A decade later, bearing the bruises and the admirable record he had built at Deepdale and other clubs of due size, Garner fancied the idea of assisting United again. There were, it’s believed, a range of colourful options for him last January but the drive for promotion under Paul Simpson tickled his fancy – as, realistically, did the terms of what Carlisle were offering as they tried to tick a box which had been blank for far too long.
And so it came with a satisfying sense of closure when Garner, after a tortuous run-in, finally helped United go up.

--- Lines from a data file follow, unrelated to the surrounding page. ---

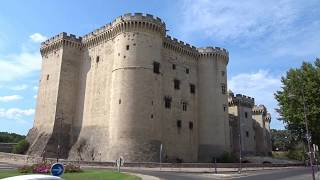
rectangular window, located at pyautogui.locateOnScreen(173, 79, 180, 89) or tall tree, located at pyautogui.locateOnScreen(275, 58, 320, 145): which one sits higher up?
rectangular window, located at pyautogui.locateOnScreen(173, 79, 180, 89)

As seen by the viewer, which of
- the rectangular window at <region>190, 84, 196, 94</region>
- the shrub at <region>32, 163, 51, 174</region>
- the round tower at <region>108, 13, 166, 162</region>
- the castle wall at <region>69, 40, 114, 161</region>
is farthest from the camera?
the rectangular window at <region>190, 84, 196, 94</region>

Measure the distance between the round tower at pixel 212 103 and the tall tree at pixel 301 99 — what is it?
13243mm

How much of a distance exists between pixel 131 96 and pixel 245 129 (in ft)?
119

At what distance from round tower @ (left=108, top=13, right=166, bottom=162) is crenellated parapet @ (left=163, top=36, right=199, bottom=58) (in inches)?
159

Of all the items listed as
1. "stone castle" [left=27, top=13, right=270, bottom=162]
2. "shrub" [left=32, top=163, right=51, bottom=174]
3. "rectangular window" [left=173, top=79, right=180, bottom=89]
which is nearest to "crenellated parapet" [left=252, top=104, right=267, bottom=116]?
"stone castle" [left=27, top=13, right=270, bottom=162]

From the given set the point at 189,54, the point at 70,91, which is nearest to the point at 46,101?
the point at 70,91

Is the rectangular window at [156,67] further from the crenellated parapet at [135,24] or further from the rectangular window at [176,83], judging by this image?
the rectangular window at [176,83]

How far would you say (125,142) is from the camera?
44.5 m

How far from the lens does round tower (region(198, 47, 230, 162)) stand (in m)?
56.6

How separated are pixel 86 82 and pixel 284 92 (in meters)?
28.4

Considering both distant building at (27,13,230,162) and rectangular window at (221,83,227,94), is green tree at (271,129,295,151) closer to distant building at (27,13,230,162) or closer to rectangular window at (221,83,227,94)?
rectangular window at (221,83,227,94)

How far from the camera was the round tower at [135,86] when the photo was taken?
44688 mm

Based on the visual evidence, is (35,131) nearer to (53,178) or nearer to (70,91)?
(70,91)

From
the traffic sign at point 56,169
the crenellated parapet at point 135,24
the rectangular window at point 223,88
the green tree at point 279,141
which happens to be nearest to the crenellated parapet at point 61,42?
the crenellated parapet at point 135,24
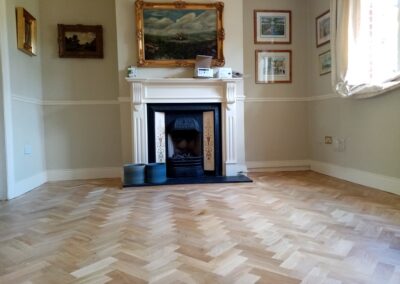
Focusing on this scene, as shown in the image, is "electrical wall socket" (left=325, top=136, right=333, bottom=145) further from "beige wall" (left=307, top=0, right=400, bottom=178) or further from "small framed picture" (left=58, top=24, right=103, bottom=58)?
"small framed picture" (left=58, top=24, right=103, bottom=58)

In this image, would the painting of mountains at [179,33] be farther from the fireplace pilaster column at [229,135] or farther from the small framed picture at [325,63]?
the small framed picture at [325,63]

Not to the second tier, as had been the dream in 2008, but at least back to a level where it felt some credibility was returning at long last.
It has proved an enormous challenge since then, Garner starting more often in League One than had been the intention, a paucity of younger goalscoring options meaning Simpson had to lean on on the hardened reliability of what Garner could still bring, even if the elasticity of old could no longer be there.
Moments like late efforts against Shrewsbury Town, Stevenage and Burton Albion this season, when he was acclaimed in added time, amounted to a suitable send-off. As, in May, did the sight of Garner in the mixed zone at Wembley, a medal round his neck after that epic play-off final, turning and saying, with all sincerity, ‘That alright for you?’
We got there in the end, he seemed to be saying. Indeed we did, after all that time. So thanks, Joey Garner.